**Text extract**
┌──

This objection concerns belief, and replying to it requires a bit of a metaphysics of belief. On the metaphysics I favor, standing in the belief relation to a proposition requires that one be in a certain type of intrinsic mental state. These mental states are intrinsic in the following sense: you and your Twin Earth doppelgänger have the same types of mental states of this sort, even though you believe different propositions. For instance, there is a type of intrinsic mental state that you share with your Twin Earth doppelgänger which underlies your believing that Aristotle was a philosopher, but which underlies your doppelgänger’s believing that Twin Aristotle was a philosopher. You and Twin You differ in what you believe, despite the intrinsic similarity in your mental states, because your mental states stand in different causal relations to Aristotle and Twin Aristotle. These causal relations involve utterances of proper names such as ‘Aristotle’: Your utterances of the name ‘Aristotle’ refer to Aristotle, whereas your Twin’s utterances refer to Twin Aristotle.
Suppose now that Twin You’s utterances of ‘Napoleon’ fail to refer. (The causal chain that carries the name ‘Napoleon’ to Twin You contains a “block”, to use a term from Keith Donnellan 1974.) Twin You is in an intrinsic mental state of the same type as the one that underlies Your believing that Napoleon is a general. But Twin You ends up believing a gappy proposition, which we can represent with (5p).
5p. <__, being-a-general>.
Of course, Twin You is entirely rational, just like You. Twin You cannot tell by introspection that he or she believes a gappy proposition, any more than You can. No a priori reasoning would reveal to Twin You that he or she believes a gappy proposition, any more than such reasoning by You would. Thus, Twin You does not think that he or she believes a gappy proposition, any more than You do. So Twin You thinks that he or she believes something that is very likely to be true. Thus, contrary to the skeptic I mentioned above, a rational person can entertain an atomic gappy proposition without believing that it is gappy, and without believing that it is incapable of being true, and so can reasonably come to believe that gappy proposition.
Here is the second objection to the Gappy Proposition Theory. A rational person could understand sentences (6) and (7), and believe that (6) is true and (7) is false.
6. Vulcan is a planet.
7. Sherlock Holmes is a planet.
Such a person would believe the proposition semantically expressed by (6) and believe the negation of the proposition expressed by (7). But on the Gappy Proposition Theory, (6) and (7) semantically express the same gappy proposition, namely proposition (6/7p).
6/7p. <__, being-a-planet>
Therefore, such a person would believe a proposition and its negation. But surely no rational person could do that. So, one might conclude, the Gappy Proposition Theory is incorrect.
To reply to this objection, let’s return to You and Twin You. You believe that David Hume was not a general. (At least you do now that I have mentioned it.) You believe this partly in virtue of being in a certain intrinsic mental state. Twin You is in this same type of intrinsic state. But (let’s suppose) Twin You’s uses of the name ‘David Hume’ fail to refer. So, this type of intrinsic mental state underlies Twin You’s belief in a gappy proposition, which we can represent with (8p).

└──

**Work to do**
**a.** Repeat the text on gappy propositions starting at the words "7. Sherlock Holmes" and stopping after "namely proposition (6/7p).", swapping "Sherlock Holmes" for "Pegasus".
**b.** Condense the paragraph of the gappy-proposition text that opens "Of course, Twin You is entirely rational" into a shorter version that keeps its main points.
**c.** In the gappy-proposition text, whom does the author credit with the term "block" for a break in a name's causal chain?

**Record excerpts**
┌──

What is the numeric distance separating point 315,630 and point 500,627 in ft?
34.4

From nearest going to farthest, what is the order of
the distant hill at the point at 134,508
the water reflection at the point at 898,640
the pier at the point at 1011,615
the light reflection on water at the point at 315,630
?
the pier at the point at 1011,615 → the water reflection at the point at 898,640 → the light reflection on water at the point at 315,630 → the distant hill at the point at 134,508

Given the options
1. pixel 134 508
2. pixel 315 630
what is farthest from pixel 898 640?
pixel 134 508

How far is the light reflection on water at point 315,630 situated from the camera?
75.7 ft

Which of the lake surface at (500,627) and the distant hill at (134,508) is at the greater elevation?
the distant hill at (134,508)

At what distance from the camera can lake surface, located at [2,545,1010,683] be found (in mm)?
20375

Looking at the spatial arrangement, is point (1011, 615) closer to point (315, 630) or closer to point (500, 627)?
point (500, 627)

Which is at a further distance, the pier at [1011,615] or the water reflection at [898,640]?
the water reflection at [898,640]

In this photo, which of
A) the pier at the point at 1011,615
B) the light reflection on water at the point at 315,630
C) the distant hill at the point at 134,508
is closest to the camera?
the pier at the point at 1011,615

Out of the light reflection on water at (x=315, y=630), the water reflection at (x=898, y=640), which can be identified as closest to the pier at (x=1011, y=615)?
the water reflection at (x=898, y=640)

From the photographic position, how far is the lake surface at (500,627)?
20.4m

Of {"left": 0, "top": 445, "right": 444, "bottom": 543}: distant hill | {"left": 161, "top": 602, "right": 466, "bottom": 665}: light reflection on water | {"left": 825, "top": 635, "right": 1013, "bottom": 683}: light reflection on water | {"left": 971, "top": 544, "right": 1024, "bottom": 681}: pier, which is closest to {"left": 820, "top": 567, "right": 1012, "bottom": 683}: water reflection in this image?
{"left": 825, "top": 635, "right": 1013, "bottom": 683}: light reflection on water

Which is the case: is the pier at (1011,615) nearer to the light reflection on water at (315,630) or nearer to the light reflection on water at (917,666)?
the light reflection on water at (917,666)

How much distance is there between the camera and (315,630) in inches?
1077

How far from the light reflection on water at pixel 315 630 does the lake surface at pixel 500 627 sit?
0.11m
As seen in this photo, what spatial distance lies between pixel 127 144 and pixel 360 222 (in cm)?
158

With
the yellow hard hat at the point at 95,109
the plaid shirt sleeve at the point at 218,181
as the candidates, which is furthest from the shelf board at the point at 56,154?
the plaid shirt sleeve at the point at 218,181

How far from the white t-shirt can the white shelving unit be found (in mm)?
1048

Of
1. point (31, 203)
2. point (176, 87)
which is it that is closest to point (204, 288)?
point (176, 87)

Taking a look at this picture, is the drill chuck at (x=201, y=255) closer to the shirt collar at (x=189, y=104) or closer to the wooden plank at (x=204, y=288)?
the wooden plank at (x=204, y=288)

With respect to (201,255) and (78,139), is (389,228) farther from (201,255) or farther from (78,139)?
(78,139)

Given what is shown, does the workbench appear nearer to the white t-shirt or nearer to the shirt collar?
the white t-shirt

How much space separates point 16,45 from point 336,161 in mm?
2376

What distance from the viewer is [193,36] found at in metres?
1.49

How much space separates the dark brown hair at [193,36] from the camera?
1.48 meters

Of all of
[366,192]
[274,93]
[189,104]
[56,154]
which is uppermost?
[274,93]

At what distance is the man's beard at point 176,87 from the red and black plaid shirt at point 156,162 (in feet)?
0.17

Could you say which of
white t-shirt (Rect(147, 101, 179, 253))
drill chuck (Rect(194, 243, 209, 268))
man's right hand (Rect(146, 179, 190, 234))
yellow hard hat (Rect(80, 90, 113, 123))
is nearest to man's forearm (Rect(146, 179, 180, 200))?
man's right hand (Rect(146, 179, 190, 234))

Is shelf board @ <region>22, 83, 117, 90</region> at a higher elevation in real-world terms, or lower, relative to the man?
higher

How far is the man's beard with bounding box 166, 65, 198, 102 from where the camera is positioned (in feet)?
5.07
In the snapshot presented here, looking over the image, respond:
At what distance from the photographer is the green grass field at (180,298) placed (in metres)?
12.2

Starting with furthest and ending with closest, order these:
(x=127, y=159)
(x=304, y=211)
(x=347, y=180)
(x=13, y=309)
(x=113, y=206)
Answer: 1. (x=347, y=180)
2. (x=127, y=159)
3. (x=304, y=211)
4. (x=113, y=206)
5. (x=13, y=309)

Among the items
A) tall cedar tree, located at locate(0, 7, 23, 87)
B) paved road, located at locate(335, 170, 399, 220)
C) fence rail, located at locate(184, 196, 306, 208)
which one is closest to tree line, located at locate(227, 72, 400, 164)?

└──

**Answers to the problems**
**a.**
7. Pegasus is a planet.
Such a person would believe the proposition semantically expressed by (6) and believe the negation of the proposition expressed by (7). But on the Gappy Proposition Theory, (6) and (7) semantically express the same gappy proposition, namely proposition (6/7p).

**b.** Twin You is as rational as You. Neither introspection nor a priori reasoning would reveal to Twin You that the belief is in a gappy proposition, so Twin You does not think so and instead thinks the belief is very likely true. So, contrary to the skeptic, a rational person can entertain an atomic gappy proposition without believing it is gappy or incapable of being true, and so can reasonably come to believe it.

**c.** Keith Donnellan (1974).